Selama proses mengayunkan kaki saat berjalan, ilium akan berotasi posterior, lalu
berubah menjadi rotasi anterior setelah berespon terhadap beban dan menerima posisi maksimal
pada langkah terjauh. Sakrum akan berotasi ke depan yaitu dalam aksis diagonal selama respon
terhadap beban, mencapai posisi maksimal pada setengah langkah, lalu akan kembali ke posisi
semula saat langkah terjauh. Toraks akan berotasi 180 o relatif terhadap pelvis saat fase
berjalan sedangkan lumbar berotasi terhadapnya. Pergerakan intrapelvis juga terjadi untuk
membantu mengurangi stress aksial, torsional, dan shear stress. Selama berjalan, terdapat momen
inersia dari tubuh bagian atas, dan deselerasi pada innominate menyebarkan beban yang diredam
oleh SIJ. Konterrotasi tubuh bagian atas berperan dalam rotasi sakrum ke arah posterior, sehingga
mengurangi deselerasi SIJ.

2.4. Etiologi Disfungsi Sendi Sakroiliaka (Disfungsi SIJ)

Ada banyak istilah yang digunakan untuk masalah sendi sakroiliaka, termasuk
disfungsi sendi sakroiliaka, sindrom SIJ, ketegangan SIJ, dan peradangan SIJ.
Masing-masing istilah mengacu pada suatu kondisi yang mana menyebabkan nyeri pada SIJ.
Disfungsi SIJ biasanya disebabkan oleh multi faktor.
Seperti sendi lain dalam badan, SIJ memiliki lapisan tulang rawan yang menutupi tulang.
Tulang rawan memungkinkan untuk terjadinya beberapa gerakan dan bertindak sebagai
peredam syok antara tulang. Ketika tulang rawan ini rusak atau menipis, tulang mulai
bergesekan satu sama lain, dan menyebabkan terjadinya arthritis degenerative
(osteoarthritis). Ini adalah penyebab paling umum dari disfungsi SIJ . Artritis degeneratif terjadi
umumnya pada SIJ, seperti yang terjadi pada sendi-sendi lain di dalam tubuh.

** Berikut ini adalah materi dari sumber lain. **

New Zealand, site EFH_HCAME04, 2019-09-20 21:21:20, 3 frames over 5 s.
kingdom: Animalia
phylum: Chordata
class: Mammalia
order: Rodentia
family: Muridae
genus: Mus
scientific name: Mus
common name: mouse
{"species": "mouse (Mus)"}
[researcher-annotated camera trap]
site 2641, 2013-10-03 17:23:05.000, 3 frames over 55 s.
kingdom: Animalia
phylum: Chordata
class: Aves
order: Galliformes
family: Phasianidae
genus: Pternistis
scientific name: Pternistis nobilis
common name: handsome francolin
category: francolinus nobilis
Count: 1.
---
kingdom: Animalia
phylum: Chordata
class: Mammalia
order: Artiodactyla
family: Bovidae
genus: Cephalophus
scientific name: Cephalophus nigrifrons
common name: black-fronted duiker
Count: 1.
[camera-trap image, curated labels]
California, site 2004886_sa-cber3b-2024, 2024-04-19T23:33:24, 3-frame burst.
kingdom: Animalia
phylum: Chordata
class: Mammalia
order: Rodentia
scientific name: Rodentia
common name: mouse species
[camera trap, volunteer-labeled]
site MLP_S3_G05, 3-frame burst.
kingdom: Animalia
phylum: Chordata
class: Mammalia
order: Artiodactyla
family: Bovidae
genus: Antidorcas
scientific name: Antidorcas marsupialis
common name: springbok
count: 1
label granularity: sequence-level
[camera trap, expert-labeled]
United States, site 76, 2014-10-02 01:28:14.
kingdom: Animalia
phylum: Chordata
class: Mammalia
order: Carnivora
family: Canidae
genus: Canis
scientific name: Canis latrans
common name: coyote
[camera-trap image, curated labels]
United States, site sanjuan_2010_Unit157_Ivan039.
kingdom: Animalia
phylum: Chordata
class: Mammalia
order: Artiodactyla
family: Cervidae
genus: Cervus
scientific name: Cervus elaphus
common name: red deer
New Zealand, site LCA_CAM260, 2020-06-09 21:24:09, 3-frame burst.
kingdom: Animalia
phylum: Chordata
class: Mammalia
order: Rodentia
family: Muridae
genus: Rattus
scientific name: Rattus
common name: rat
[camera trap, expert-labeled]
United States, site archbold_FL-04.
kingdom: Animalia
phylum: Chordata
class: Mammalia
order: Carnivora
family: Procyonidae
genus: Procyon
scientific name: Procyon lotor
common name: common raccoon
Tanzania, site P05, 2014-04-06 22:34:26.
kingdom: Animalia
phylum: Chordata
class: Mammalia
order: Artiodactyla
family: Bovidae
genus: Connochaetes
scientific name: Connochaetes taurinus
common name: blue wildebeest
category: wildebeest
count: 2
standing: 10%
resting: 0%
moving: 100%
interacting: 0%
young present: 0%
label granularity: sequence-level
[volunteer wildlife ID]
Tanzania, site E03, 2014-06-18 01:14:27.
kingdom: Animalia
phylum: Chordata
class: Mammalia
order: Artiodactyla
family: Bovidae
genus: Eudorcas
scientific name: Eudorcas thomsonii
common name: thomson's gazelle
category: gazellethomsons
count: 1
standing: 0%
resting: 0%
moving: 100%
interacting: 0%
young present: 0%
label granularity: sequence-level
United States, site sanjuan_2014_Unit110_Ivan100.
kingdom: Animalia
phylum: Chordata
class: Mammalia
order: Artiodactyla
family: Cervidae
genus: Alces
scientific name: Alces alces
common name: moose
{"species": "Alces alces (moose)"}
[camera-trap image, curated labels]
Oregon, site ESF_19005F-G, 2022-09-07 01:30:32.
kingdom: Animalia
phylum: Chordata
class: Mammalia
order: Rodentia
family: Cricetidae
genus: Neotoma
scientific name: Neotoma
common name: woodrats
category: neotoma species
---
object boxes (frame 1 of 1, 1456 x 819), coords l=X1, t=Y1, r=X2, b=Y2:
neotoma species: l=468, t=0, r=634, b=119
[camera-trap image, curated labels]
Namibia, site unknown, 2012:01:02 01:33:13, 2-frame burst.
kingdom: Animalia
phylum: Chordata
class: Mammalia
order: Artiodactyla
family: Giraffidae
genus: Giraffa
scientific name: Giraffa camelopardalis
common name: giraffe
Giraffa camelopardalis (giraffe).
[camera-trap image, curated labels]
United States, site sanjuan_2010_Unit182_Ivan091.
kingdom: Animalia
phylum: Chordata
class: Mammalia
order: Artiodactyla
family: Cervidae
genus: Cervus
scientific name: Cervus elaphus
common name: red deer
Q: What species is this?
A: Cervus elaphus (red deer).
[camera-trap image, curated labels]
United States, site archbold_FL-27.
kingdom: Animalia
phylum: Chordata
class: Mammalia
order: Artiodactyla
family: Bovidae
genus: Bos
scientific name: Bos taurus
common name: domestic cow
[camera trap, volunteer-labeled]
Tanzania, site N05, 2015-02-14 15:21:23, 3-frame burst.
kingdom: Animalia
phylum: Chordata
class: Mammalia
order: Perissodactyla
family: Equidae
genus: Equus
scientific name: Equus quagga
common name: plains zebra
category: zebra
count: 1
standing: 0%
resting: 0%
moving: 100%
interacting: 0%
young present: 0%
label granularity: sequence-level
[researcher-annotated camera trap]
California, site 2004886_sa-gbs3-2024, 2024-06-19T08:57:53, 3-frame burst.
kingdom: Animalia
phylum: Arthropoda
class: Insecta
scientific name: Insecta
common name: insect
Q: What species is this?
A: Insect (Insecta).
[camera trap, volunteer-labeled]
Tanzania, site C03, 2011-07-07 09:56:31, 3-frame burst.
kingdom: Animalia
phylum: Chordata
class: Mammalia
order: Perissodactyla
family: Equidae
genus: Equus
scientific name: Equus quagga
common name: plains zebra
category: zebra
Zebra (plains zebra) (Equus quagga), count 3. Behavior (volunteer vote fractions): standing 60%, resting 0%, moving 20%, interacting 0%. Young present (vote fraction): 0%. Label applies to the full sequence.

Penyebab umum lainnya dari disfungsi SIJ adalah kehamilan. Selama kehamilan, hormon
dilepaskan dalam tubuh wanita yang memungkinkan ligamen untuk meregang. Ini
mempersiapkan tubuh untuk melahirkan. Relaksasi dari ligamen yang menjaga SIJ
memungkinkan untuk terjadinya peningkatan gerakan dalam sendi dan boleh memicu kepada
meningkatnya tekanan dan penipisan tulang rawan yang abnormal. Peningkatan berat badan
dan cara berjalan sewaktu sedang hamil juga menyumbang kepada tambahan beban kepada SIJ.

Setiap kondisi yang menganggu cara berjalan yang normal akan menyebabkan
terjadinya peningkatan beban pada SIJ. Ini dapat mencakup perbedaan panjang kaki (satu kaki
lebih panjang dari yang lain), atau nyeri di pinggul, lutut, pergelangan kaki, atau kaki. Pasien
dengan sakit di ekstremitas bawah sering berkembang menjadi masalah pada punggung bawah
(lumbar spine) atau SIJ. Dalam kebanyakan kasus jika masalah yang mendasari penyakit ini
diobati, secara langsung disfungsi SIJ dan nyeri punggung bawah akan membaik.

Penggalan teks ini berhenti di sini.